The evolutionary biologist Lewis Wolpert, writing in American Scientist, called Endless Forms Most Beautiful "a beautiful and very important book." He summarized the message of the book with the words "As Darwin's theory made clear, these multitudinous forms developed as a result of small changes in offspring and natural selection of those that were better adapted to their environment. Such variation is brought about by alterations in genes that control how cells in the developing embryo behave. Thus one cannot understand evolution without understanding its fundamental relation to development of the embryo." Wolpert noted that Carroll intended to explain evo-devo, and "has brilliantly achieved what he set out to do."

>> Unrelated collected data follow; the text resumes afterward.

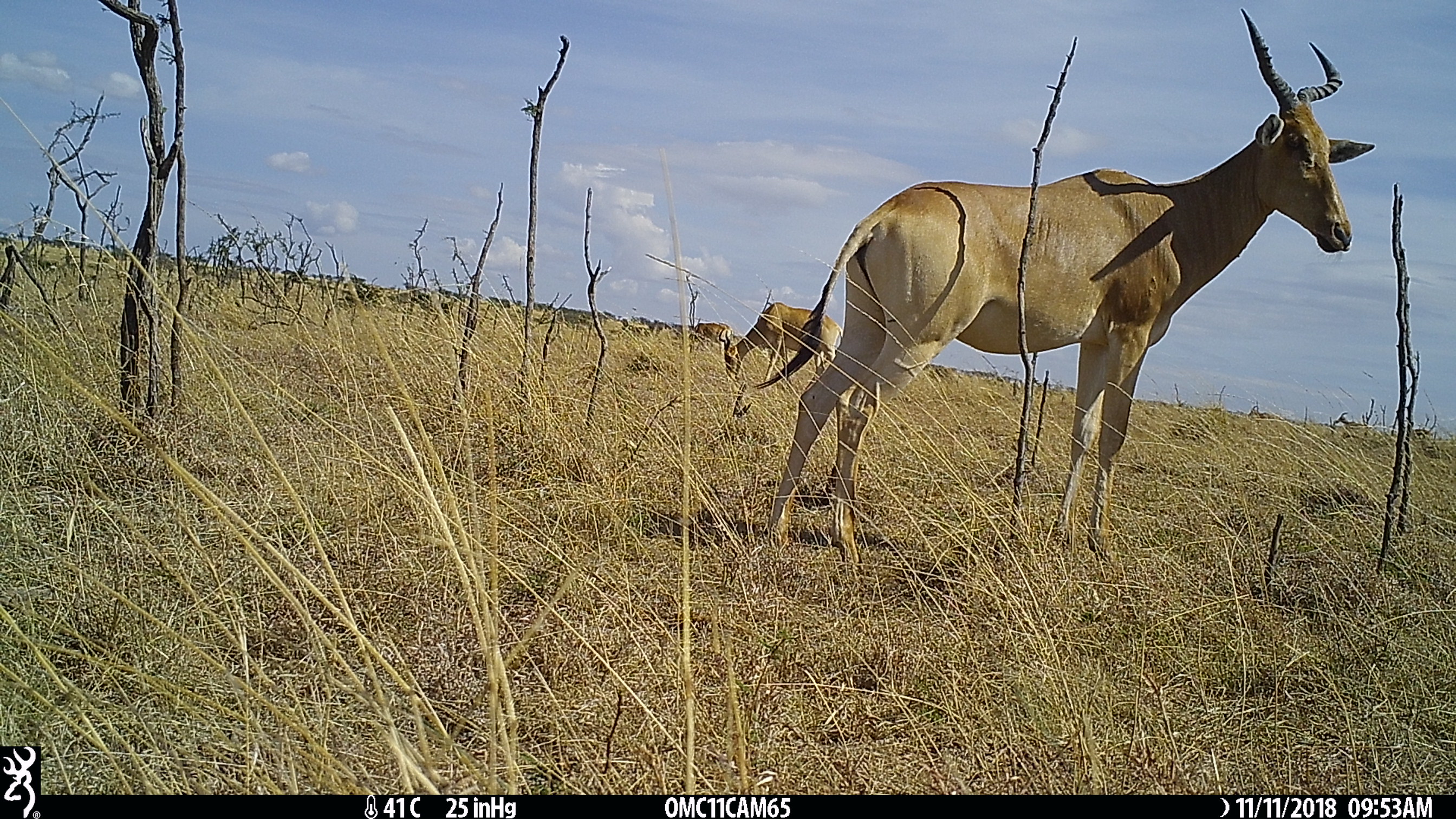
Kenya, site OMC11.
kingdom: Animalia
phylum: Chordata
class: Mammalia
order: Artiodactyla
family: Bovidae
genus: Alcelaphus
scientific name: Alcelaphus buselaphus cokii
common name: coke's hartebeest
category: hartebeest cokes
Hartebeest cokes (coke's hartebeest) (Alcelaphus buselaphus cokii).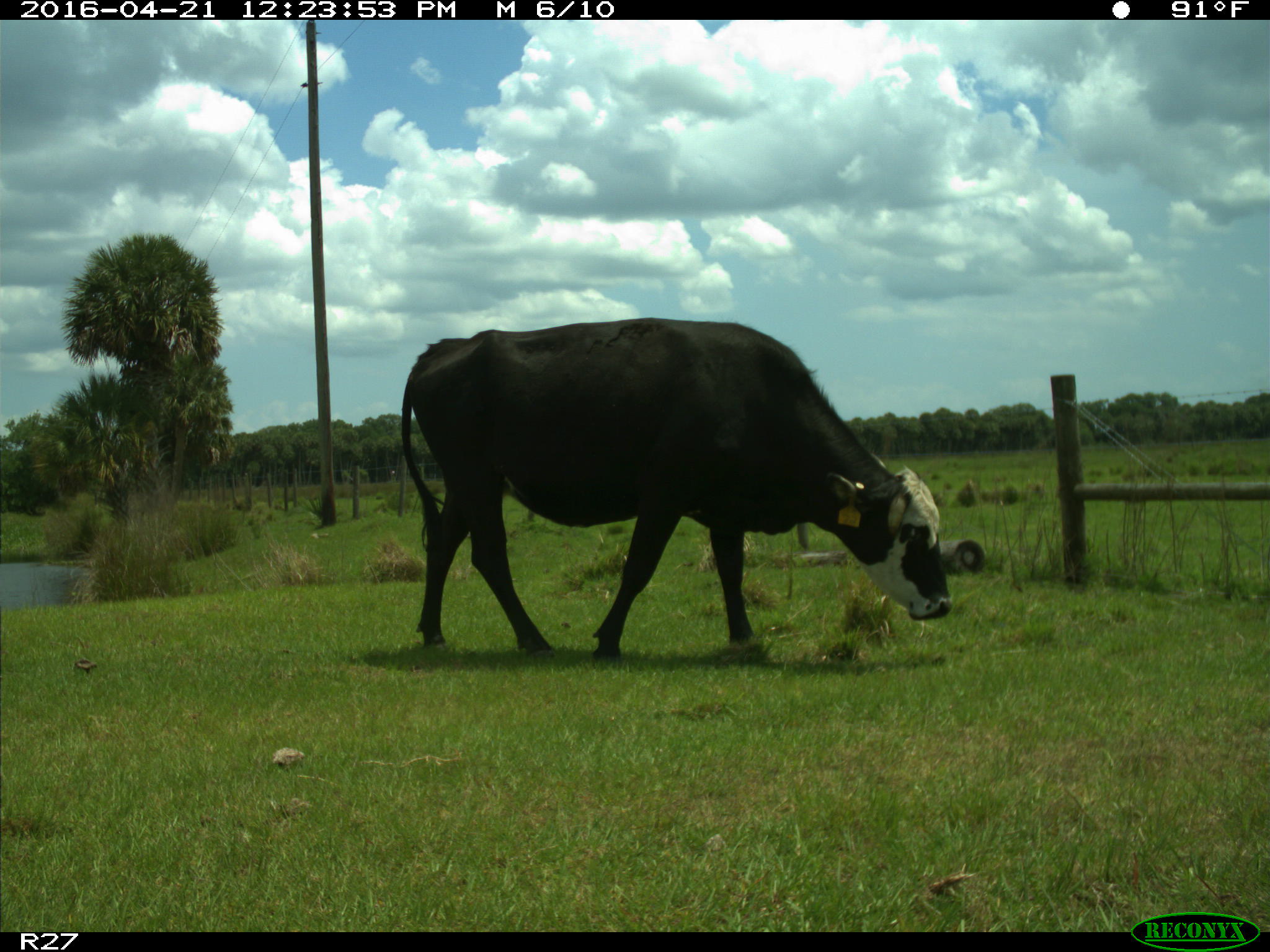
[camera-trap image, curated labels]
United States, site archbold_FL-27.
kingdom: Animalia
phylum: Chordata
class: Mammalia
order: Artiodactyla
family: Bovidae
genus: Bos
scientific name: Bos taurus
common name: domestic cow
Bos taurus (domestic cow).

The evolutionary biologist Jerry Coyne, writing in Nature, described the book as being aimed at the interested lay reader, and called it "a paean to recent advances in developmental genetics, and what they may tell us about the evolutionary process." For him, the centrepiece was "the unexpected discovery that the genes that control the body plans of all bilateral animals, including worms, insects, frogs and humans, are largely identical. These are the 'homeobox' (Hox) genes". He called Carroll a leader in the field and an "adept communicator", but admits to "feeling uncomfortable" when Carroll sets out his personal vision of the field "without admitting that large parts of that vision remain controversial." Coyne pointed out that the idea that the "'regulatory gene' is the locus of evolution" dates back to Roy Britten and colleagues around 1970, but was still weakly supported by observation or experiment. He granted that chimps and humans are almost 99% identical at DNA level, but points out that "humans and chimps have different amino-acid sequences in at least 55% of their proteins, a figure that rises to 95% for humans and mice. Thus we can't exclude protein-sequence evolution as an important reason why we lack whiskers and tails." He also noted that nearly half of human protein-coding genes do not have homologues in fruit flies, so one could argue the opposite of Carroll's thesis and claim that "evolution of form is very much a matter of teaching old genes to make new genes."

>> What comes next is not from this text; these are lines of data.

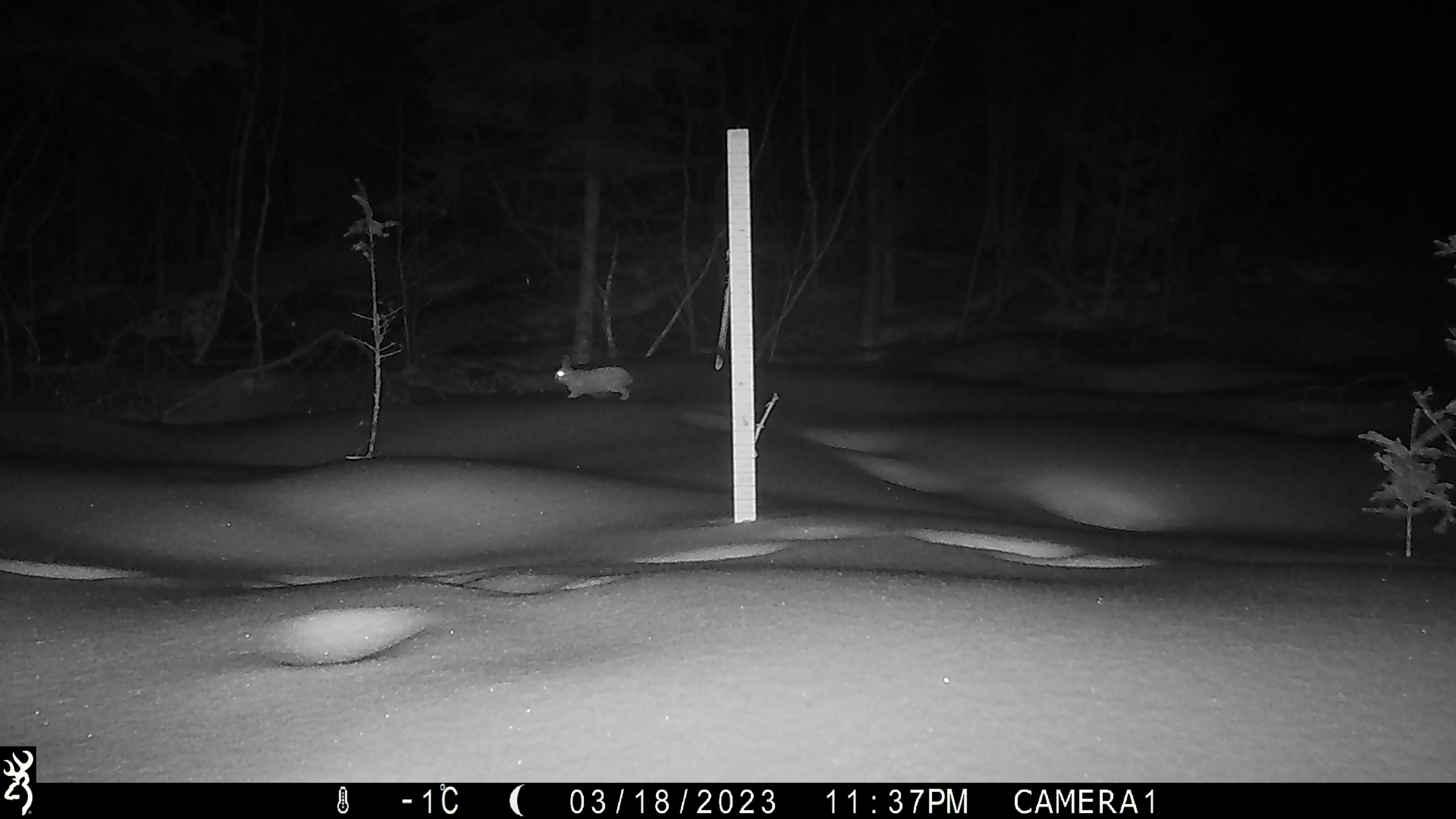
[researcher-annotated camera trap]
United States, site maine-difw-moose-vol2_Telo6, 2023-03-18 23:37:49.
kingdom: Animalia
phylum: Chordata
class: Mammalia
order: Lagomorpha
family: Leporidae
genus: Lepus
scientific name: Lepus americanus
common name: snowshoe hare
Snowshoe hare (Lepus americanus).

The review in BioScience noted that the book serves as a new Just So Stories, explaining the "spots, stripes, and bumps" that had attracted Rudyard Kipling's attention in his children's stories. The review praised Carroll for tackling human evolution and covering the key concepts of what Charles Darwin called the grandeur of [the evolutionary view of] life, suggesting that "Kipling would be riveted."

The science writer Peter Forbes, writing in The Guardian, called it an "essential book" and its author "both a distinguished scientist ... and one of our great science writers."

The paleobiologist Douglas H. Erwin, reviewing the book for Artificial Life, noted that life forms from fruit flies to humans have far fewer genes than many biologists expected – human beings have only some 20,000. "How could humans, in all our diversity of cell types and complexity of neurons, require essentially the same number of genes as a fly, or worse, a worm (the nematode Caenorhabditis elegans)?" asks Erwin. He answered his own question about the "astonishing morphological diversity" of animals coming from "such a limited number of genes", praising Carroll's "insightful and enthusiastic" style, writing in a "witty and engaging" way, pulling the reader into the complexities of Hox and PAX-6, as well as celebrating the Cambrian explosion of life forms and much else.